Aim — Render the stretch of the listing from the line containing "Tell me, of" through the line containing "(116,346), (218,272), (156,258), (397,224), (483,201)" as a Markdown table with columns named No. and Line. Give each line its own row with a running number in No., and skip blank lines.

Spatial reasoning question data —
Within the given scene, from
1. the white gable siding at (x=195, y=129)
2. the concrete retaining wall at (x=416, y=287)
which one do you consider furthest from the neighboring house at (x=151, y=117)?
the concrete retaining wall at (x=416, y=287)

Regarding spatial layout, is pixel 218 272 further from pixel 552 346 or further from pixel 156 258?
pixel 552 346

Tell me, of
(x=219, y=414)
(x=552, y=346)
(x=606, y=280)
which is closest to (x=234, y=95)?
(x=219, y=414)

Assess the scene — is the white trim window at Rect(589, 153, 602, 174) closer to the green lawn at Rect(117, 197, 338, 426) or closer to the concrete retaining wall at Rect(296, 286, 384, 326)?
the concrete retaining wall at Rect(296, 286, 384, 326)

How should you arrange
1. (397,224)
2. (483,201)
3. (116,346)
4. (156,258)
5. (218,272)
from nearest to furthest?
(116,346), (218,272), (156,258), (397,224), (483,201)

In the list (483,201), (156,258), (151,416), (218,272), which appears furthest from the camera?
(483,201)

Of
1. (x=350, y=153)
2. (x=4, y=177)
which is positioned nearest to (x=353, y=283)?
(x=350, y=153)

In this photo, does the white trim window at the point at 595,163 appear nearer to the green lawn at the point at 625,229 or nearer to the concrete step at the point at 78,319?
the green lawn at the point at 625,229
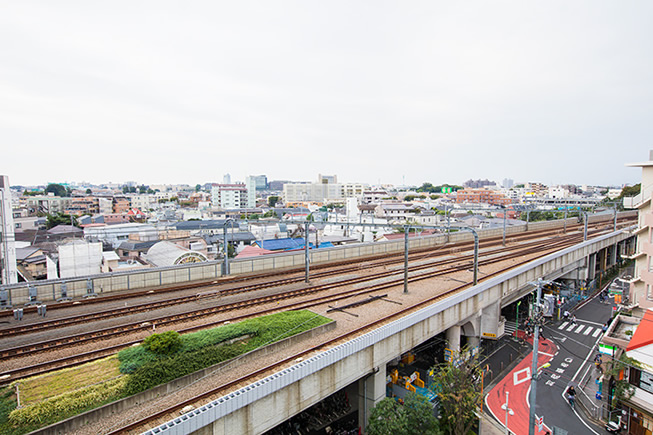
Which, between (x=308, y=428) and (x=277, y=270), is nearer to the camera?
(x=308, y=428)

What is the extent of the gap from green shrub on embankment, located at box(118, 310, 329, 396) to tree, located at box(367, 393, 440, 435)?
3.76 metres

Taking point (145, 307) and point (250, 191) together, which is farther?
point (250, 191)

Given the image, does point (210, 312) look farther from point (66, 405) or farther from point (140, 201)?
point (140, 201)

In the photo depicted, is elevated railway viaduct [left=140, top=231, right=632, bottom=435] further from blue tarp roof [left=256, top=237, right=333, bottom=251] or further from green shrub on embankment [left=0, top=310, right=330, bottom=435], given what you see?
blue tarp roof [left=256, top=237, right=333, bottom=251]

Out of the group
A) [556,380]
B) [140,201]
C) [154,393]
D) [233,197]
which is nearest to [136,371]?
[154,393]

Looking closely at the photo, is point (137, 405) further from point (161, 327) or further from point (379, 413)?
point (379, 413)

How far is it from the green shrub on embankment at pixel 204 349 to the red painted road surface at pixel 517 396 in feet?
33.6

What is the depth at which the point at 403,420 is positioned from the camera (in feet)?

Solution for this task —
| No. | Line |
|---|---|
| 1 | Tell me, of |
| 2 | (x=219, y=414) |
| 3 | (x=552, y=346) |
| 4 | (x=606, y=280) |
| 5 | which is closest to (x=234, y=95)? |
| 6 | (x=219, y=414) |
| 7 | Assess the scene — is the white trim window at Rect(589, 153, 602, 174) closer to the green lawn at Rect(117, 197, 338, 426) or closer to the concrete retaining wall at Rect(296, 286, 384, 326)? |
| 8 | the concrete retaining wall at Rect(296, 286, 384, 326) |
| 9 | How should you arrange |
| 10 | 1. (397,224) |
| 11 | 2. (483,201) |
| 12 | 3. (116,346) |
| 13 | 4. (156,258) |
| 14 | 5. (218,272) |
| 15 | from nearest to furthest? |
| 16 | (116,346), (218,272), (156,258), (397,224), (483,201) |